> Provided data:
──────────

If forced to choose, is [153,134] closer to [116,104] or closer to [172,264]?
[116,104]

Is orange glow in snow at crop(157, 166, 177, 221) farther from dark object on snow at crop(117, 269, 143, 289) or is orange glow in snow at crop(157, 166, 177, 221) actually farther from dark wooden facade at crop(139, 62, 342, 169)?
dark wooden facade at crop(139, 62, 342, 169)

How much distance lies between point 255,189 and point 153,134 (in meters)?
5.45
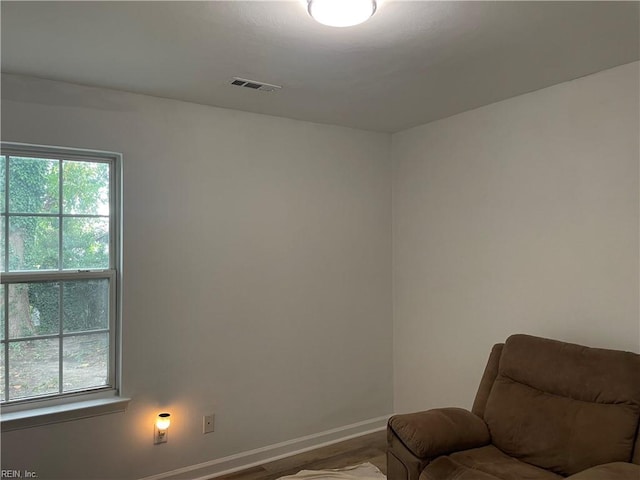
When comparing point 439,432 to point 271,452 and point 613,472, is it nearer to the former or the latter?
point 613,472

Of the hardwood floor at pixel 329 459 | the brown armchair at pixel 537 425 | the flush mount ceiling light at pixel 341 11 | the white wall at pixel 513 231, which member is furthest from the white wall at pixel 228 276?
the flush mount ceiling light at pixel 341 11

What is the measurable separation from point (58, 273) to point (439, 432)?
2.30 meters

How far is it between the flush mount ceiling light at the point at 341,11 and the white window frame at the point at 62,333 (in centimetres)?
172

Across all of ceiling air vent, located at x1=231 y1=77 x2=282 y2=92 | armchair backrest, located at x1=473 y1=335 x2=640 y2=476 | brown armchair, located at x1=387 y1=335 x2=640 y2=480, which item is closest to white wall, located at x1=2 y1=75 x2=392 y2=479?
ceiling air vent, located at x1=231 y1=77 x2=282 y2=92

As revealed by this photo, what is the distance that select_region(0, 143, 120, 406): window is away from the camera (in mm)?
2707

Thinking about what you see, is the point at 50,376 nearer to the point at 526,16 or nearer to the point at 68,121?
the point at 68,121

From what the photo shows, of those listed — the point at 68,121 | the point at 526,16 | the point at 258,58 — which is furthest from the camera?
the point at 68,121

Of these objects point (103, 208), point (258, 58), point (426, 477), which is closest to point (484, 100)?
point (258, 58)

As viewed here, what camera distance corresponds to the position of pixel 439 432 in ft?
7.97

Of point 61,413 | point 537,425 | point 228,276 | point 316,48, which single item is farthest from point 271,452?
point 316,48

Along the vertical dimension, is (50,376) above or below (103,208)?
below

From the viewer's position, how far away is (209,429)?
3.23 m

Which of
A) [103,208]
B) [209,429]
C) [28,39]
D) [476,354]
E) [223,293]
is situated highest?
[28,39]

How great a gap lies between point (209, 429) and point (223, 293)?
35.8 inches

──────────

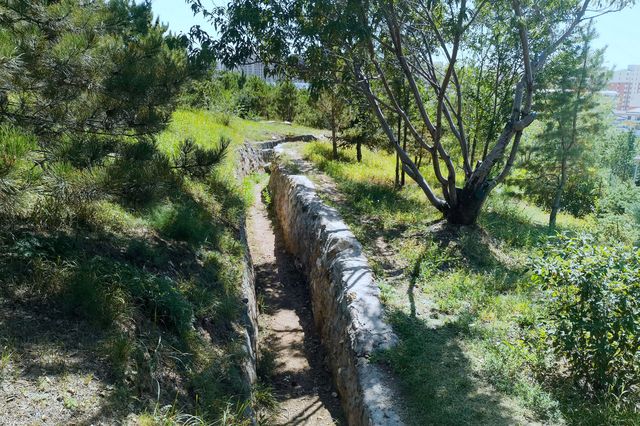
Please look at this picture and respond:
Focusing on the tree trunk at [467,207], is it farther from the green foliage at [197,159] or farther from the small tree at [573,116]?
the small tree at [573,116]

──────────

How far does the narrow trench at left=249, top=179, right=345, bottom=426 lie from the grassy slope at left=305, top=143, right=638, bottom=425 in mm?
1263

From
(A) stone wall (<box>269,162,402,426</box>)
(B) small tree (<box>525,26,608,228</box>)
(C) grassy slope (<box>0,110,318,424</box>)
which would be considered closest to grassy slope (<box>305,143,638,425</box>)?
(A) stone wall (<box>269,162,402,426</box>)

──────────

Count the lines above that contain the word "nearer", treating uppercase and lowercase as different. Give only the number.

2